Neue technologische Entwicklungen - etwa im Bereich des Cyberspace, der künstlichen Intelligenz und der Drohnen - werfen ernste rechtliche und moralische Fragen auf. Der Einsatz von Computern oder autonomen Waffensystemen zur Identifizierung militärischer Ziele stellt eine ernste Gefahr für die internationale Sicherheit dar. Man kann sich nicht darauf verlassen, dass Algorithmen über "legitime" militärische Ziele entscheiden oder das humanitäre Völkerrecht einhalten. Die Hinrichtung von Menschen durch Algorithmen ohne menschliche Kontrolle verstößt gegen die elementarsten Grundsätze des Völkerrechts und der Moral. Hinzu kommt, dass die Entscheidungszeit bei zunehmend autonomen und digitalisierten Systemen verkürzt wird und ein Fehlalarm nicht rechtzeitig erkannt werden kann, bevor die Waffe einschlägt.
Weitere neue technologische Bedrohungen sind Cyberangriffe auf nukleare Kommando-, Kontroll- und Kommunikationssysteme und die Herstellung von Hyperschallraketen - mit ihren Manövrierfähigkeiten, der Mehrdeutigkeit von Zielen und der Fähigkeit, die Radarverfolgung zu reduzieren. Infolgedessen ist das Konzept der nuklearen Abschreckung selbst für diejenigen, die an es glaubten, unzuverlässig geworden.

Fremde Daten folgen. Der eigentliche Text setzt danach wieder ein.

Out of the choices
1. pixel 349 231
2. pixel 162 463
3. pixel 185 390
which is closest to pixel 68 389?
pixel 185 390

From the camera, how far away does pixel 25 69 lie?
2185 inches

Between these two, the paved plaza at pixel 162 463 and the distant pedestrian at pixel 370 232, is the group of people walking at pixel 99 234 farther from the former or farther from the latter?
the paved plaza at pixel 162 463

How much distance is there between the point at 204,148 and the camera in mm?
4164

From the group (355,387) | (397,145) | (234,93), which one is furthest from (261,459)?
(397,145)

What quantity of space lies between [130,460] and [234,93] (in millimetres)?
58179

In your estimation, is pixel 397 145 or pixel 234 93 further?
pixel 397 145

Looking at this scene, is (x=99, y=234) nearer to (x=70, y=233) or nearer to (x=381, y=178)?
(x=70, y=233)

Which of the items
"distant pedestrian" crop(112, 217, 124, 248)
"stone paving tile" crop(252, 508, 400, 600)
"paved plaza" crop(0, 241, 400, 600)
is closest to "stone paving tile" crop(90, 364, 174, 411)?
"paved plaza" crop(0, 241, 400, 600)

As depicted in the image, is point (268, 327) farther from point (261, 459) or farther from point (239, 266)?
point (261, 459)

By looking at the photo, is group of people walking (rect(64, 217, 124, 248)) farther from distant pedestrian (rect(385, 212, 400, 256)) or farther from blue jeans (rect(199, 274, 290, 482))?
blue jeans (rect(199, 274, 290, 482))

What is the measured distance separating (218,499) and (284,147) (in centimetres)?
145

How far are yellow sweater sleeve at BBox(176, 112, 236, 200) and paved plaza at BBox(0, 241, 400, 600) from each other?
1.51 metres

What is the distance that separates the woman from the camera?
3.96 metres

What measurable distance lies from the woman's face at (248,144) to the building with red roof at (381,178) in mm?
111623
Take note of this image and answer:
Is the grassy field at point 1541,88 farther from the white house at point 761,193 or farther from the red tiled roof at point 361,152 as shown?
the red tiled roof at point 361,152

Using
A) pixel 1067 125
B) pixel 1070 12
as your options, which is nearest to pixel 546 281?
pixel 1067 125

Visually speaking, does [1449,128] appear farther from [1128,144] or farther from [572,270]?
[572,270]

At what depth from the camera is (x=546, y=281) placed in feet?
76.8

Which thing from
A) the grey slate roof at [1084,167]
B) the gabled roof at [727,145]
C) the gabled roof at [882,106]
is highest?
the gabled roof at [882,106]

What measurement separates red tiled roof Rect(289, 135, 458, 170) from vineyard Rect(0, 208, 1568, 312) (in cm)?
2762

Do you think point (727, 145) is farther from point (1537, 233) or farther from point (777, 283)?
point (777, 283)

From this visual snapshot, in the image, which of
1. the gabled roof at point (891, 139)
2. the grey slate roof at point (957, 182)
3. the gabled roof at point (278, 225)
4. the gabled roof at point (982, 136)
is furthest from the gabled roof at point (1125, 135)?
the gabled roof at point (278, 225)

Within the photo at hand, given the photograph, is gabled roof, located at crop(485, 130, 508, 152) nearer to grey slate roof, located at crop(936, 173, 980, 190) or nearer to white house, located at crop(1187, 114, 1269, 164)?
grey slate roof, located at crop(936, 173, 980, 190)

Vor vierzig Jahren warnte die Palme-Kommission vor der Militarisierung des Weltraums als einer gefährlichen Ausweitung des kriegerischen Wettbewerbs. Diese Vorhersage scheint sich zu bewahrheiten, denn der Weltraum wird zunehmend zu einem umkämpften und militarisierten Raum.
KLIMAWANDEL
Der Klimawandel hat bereits Auswirkungen auf das Leben der Menschen auf der ganzen Welt. Der globale Temperaturanstieg führt zu Dürren und Waldbränden. Der Juli 2021 war der heißeste jemals aufgezeichnete Monat, und das letzte Jahrzehnt ist das heißeste seit Beginn der Aufzeichnungen. Extreme Wetterereignisse wie Stürme und Überschwemmungen bedrohen das Leben und die Lebensgrundlage von Menschen und setzen Millionen von Menschen einer akuten Ernährungs- und Wasserunsicherheit aus, insbesondere in Afrika, Asien, Mittel- und Südamerika, in den kleinen Inselentwicklungsstaaten (SIDS) und in der Arktis.
Mit der Klimakrise sind viele weitere große Umweltprobleme verbunden. Der Verlust der biologischen Vielfalt und der Lebensräume sowie die Verarmung derjenigen, die einst vom Land leben konnten, sind nur einige Beispiele dafür. Andere Auswirkungen des Klimawandels, wie der Anstieg des Meeresspiegels, werden sich erst später bemerkbar machen.
... Wenn Umweltprobleme - wie etwa Wassermangel - zu groß werden, kommt es zu sozialen Unruhen, Konflikten und Kriegen. Es gibt eine alarmierende Überschneidung zwischen Umweltzerstörung und Konflikten. Von den 15 Ländern, die weltweit am stärksten ökologisch bedroht sind, befinden sich derzeit 11 in einem Konflikt. Bis Ende 2020 werden 34 Millionen Menschen durch Konflikte gewaltsam aus ihren Heimatländern vertrieben. Davon stammten 68 Prozent aus den 30 Ländern, die das Institute for Economics and Peace als "ökologische Brennpunkte" bezeichnet.
Der Klimawandel ist ein Risikomultiplikator für alle bestehenden Anfälligkeiten und Spannungen. Der Klimawandel fördert die Ungleichheit, erhöht die Unsicherheit, destabilisiert bestehende Beziehungen, schürt die erzwungene Migration und verschärft den Wettbewerb um wichtige und knappe Ressourcen. ... Der Klimawandel bietet eine einzigartige Gelegenheit, kollektives Handeln für den globalen Frieden zu mobilisieren.